Collected data:

* * * *

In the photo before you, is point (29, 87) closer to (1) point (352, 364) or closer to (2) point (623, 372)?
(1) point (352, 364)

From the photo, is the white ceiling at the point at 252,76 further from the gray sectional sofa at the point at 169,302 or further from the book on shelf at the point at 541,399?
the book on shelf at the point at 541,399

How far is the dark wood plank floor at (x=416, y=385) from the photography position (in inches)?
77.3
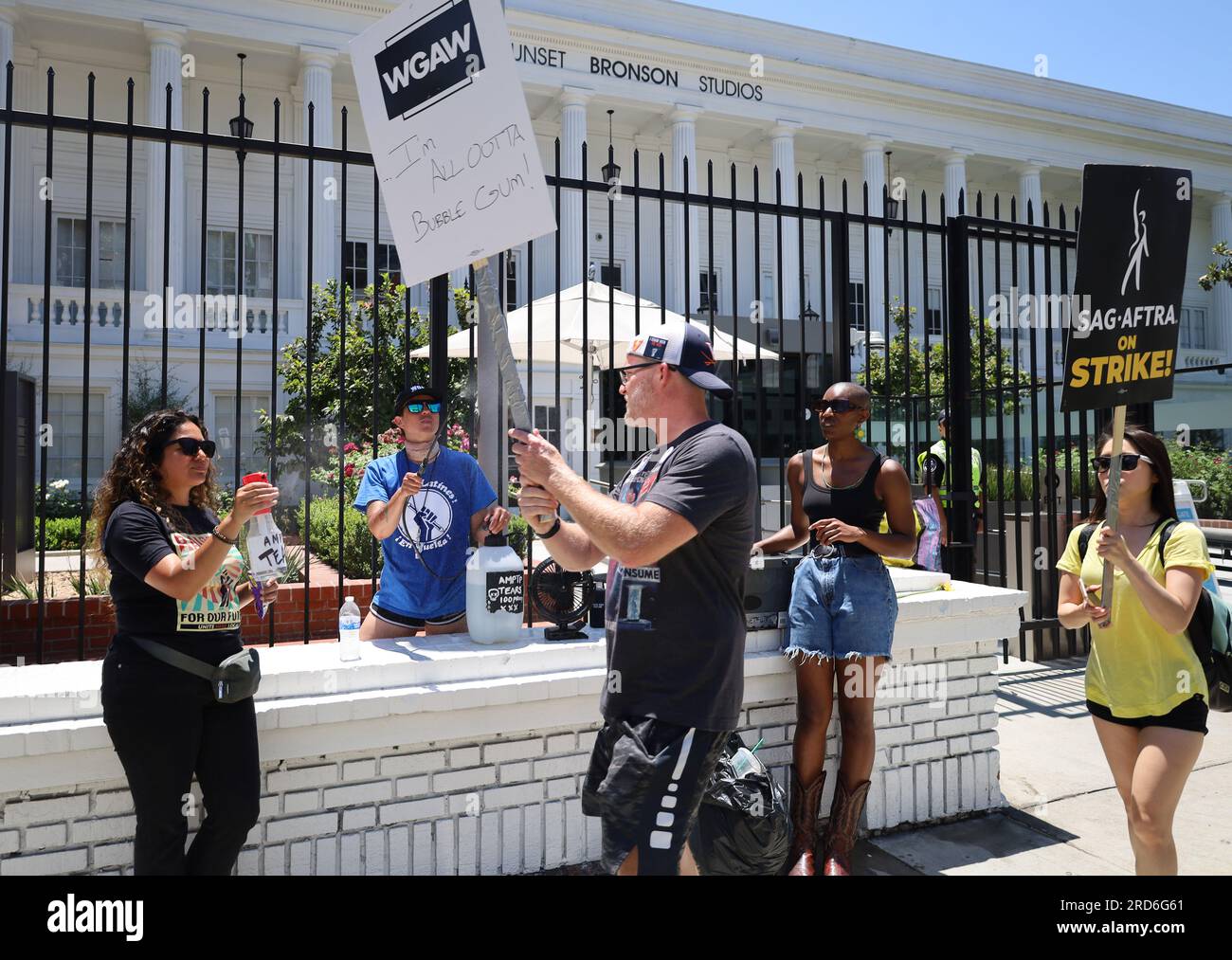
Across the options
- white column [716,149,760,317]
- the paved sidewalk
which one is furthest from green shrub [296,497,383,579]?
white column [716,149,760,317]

* * * *

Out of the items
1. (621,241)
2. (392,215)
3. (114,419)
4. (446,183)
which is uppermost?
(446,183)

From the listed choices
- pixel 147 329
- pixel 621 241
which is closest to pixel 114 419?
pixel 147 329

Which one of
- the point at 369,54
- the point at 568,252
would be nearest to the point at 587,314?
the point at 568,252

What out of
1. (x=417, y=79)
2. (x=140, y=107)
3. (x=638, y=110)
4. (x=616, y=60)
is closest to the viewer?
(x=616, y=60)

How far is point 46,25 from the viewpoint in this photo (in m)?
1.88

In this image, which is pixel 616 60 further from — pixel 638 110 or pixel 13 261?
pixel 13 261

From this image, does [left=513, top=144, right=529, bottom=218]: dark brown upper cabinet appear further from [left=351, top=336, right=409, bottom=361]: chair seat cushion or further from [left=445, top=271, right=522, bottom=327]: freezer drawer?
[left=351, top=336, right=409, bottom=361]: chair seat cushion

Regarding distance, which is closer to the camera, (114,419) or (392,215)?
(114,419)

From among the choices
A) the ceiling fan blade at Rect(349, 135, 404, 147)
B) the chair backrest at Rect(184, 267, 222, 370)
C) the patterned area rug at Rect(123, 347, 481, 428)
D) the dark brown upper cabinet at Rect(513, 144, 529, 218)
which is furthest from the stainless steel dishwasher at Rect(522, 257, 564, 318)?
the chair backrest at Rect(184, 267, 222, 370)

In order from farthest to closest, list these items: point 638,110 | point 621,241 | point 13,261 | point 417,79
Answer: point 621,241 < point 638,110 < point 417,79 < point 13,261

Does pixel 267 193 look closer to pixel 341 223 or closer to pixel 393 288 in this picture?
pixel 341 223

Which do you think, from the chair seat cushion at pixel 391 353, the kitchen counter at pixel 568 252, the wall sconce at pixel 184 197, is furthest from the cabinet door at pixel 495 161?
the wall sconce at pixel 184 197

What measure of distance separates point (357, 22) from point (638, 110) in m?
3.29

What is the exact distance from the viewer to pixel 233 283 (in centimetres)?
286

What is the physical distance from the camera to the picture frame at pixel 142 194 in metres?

* * * *

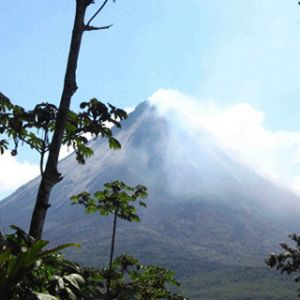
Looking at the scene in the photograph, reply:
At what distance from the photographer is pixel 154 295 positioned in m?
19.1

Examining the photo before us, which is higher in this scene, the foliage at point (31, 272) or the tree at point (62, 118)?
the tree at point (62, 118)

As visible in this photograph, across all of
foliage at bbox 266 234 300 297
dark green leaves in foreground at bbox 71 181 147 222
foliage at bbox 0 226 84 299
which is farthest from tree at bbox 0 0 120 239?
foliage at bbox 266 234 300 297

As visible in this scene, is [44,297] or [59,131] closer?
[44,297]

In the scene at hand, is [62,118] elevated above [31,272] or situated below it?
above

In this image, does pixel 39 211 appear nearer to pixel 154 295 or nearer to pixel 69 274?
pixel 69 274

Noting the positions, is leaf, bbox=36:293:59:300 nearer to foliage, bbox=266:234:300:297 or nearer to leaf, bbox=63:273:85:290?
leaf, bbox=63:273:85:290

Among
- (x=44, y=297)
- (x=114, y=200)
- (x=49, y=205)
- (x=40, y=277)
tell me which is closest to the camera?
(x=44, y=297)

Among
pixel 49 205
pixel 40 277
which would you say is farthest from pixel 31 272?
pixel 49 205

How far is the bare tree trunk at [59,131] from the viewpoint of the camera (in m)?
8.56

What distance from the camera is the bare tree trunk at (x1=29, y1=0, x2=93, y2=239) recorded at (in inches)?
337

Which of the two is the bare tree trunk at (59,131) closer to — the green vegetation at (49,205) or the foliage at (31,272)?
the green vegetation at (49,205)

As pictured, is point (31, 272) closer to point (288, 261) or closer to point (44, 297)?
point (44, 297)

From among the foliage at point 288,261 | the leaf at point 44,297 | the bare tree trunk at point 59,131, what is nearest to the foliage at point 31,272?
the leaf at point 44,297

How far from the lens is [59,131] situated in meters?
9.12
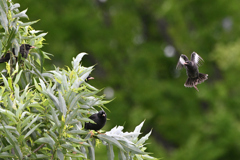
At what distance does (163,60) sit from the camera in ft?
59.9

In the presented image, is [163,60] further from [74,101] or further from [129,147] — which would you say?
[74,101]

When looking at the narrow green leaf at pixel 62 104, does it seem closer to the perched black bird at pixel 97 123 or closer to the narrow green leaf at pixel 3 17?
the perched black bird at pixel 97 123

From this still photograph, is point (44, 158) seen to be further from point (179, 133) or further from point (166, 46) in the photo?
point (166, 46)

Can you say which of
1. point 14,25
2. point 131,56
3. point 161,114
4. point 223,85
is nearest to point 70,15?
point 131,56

* * * *

Pick out every line of the material that contains the word "wall" and copy each of those lines in full.

Which do you think, from the chair seat cushion at pixel 391 353, the kitchen counter at pixel 568 252, the wall sconce at pixel 184 197, is furthest from the cabinet door at pixel 495 161?
the wall sconce at pixel 184 197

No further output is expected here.